Dataset:
******

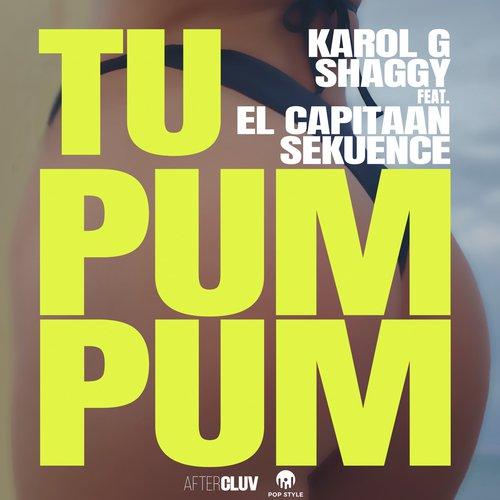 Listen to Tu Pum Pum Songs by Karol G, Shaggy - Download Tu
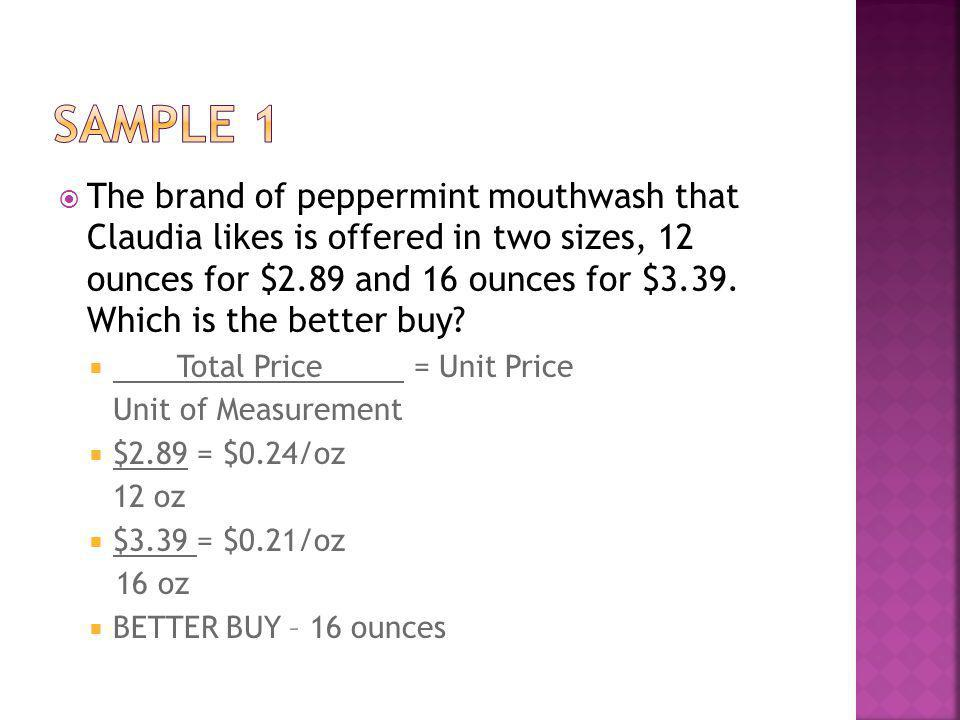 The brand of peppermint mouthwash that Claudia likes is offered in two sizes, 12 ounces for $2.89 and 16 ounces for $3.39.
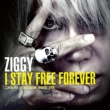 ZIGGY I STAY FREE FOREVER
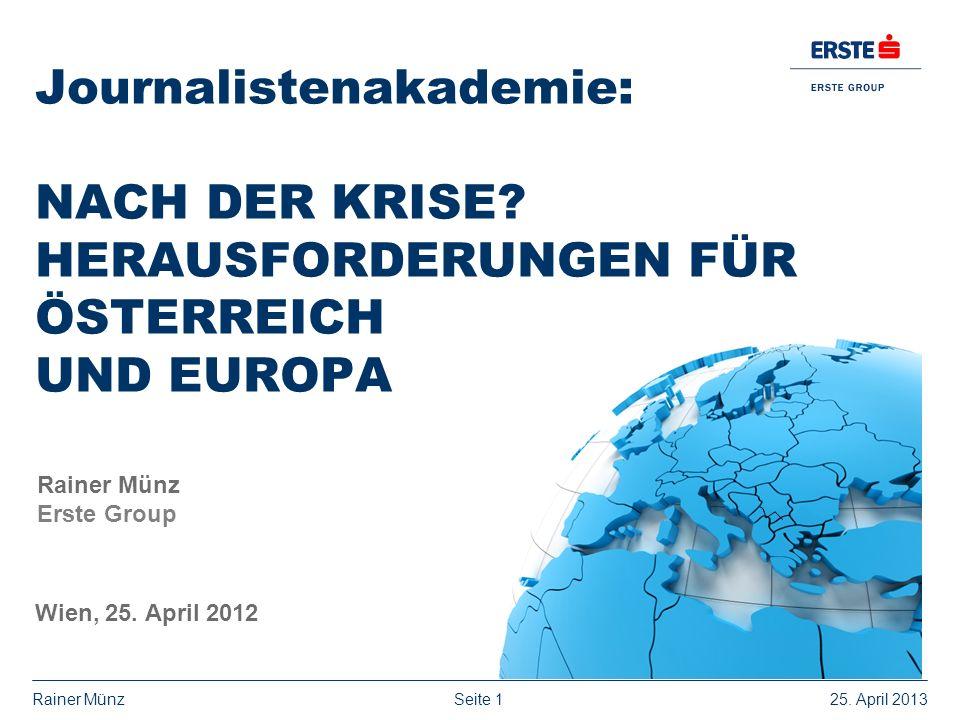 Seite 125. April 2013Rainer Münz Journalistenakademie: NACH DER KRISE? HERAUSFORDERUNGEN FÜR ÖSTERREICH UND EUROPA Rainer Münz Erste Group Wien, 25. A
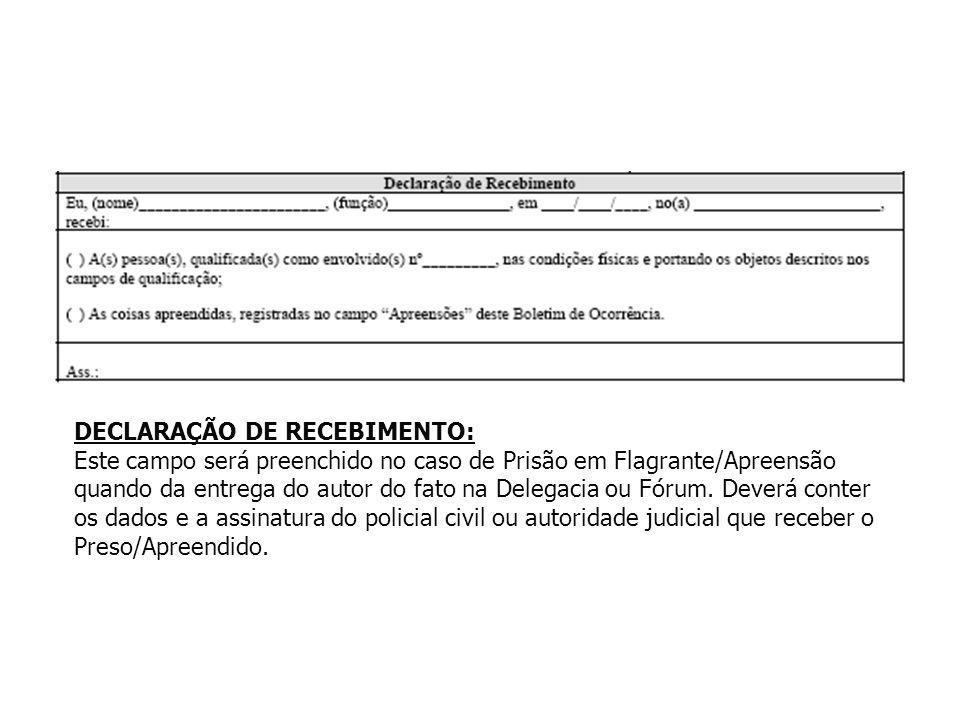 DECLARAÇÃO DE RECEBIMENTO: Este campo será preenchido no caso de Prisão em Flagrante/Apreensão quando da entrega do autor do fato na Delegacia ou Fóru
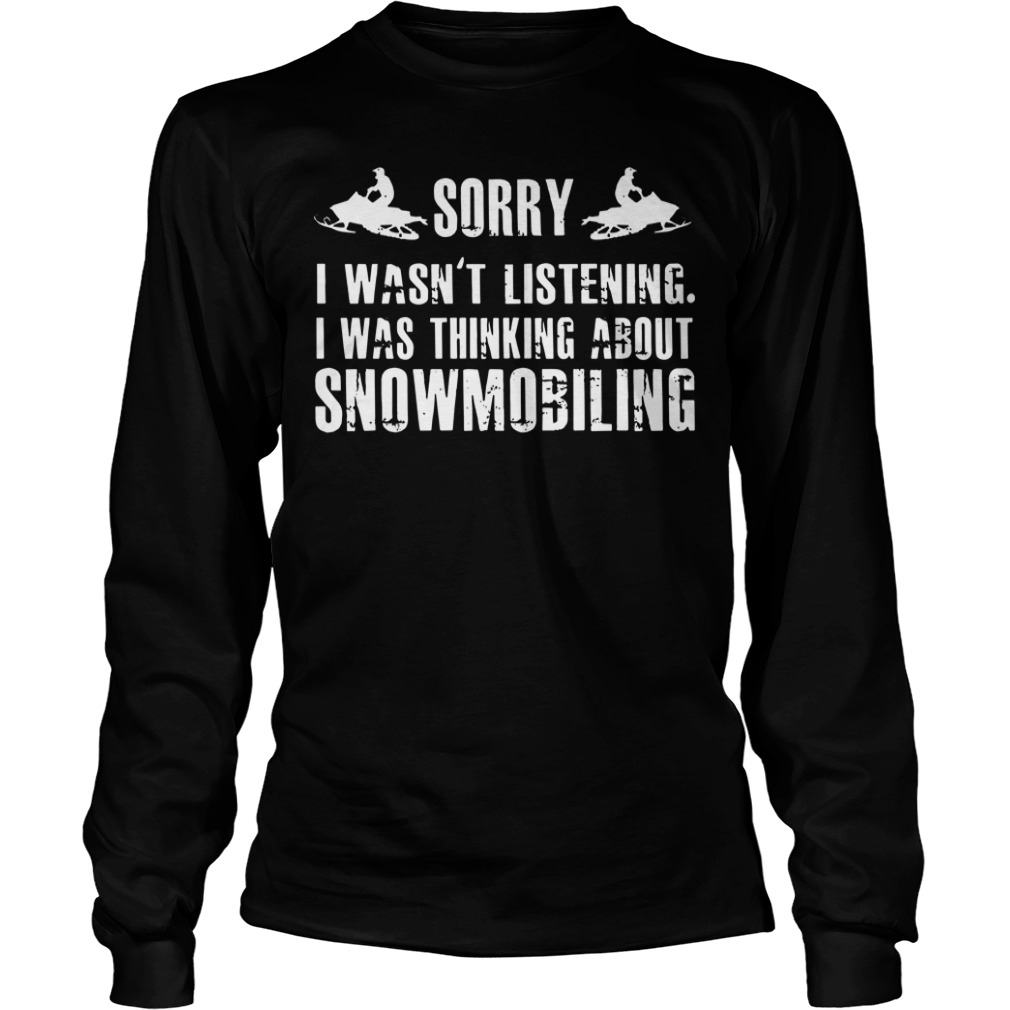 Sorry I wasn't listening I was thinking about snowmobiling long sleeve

******

Task goal: The answer should consist of every line above, exact and free of images.

Answer section:
 Listen to Tu Pum Pum Songs by Karol G, Shaggy - Download Tu
 The brand of peppermint mouthwash that Claudia likes is offered in two sizes, 12 ounces for $2.89 and 16 ounces for $3.39.
 ZIGGY I STAY FREE FOREVER
 Seite 125. April 2013Rainer Münz Journalistenakademie: NACH DER KRISE? HERAUSFORDERUNGEN FÜR ÖSTERREICH UND EUROPA Rainer Münz Erste Group Wien, 25. A
 DECLARAÇÃO DE RECEBIMENTO: Este campo será preenchido no caso de Prisão em Flagrante/Apreensão quando da entrega do autor do fato na Delegacia ou Fóru
 Sorry I wasn't listening I was thinking about snowmobiling long sleeve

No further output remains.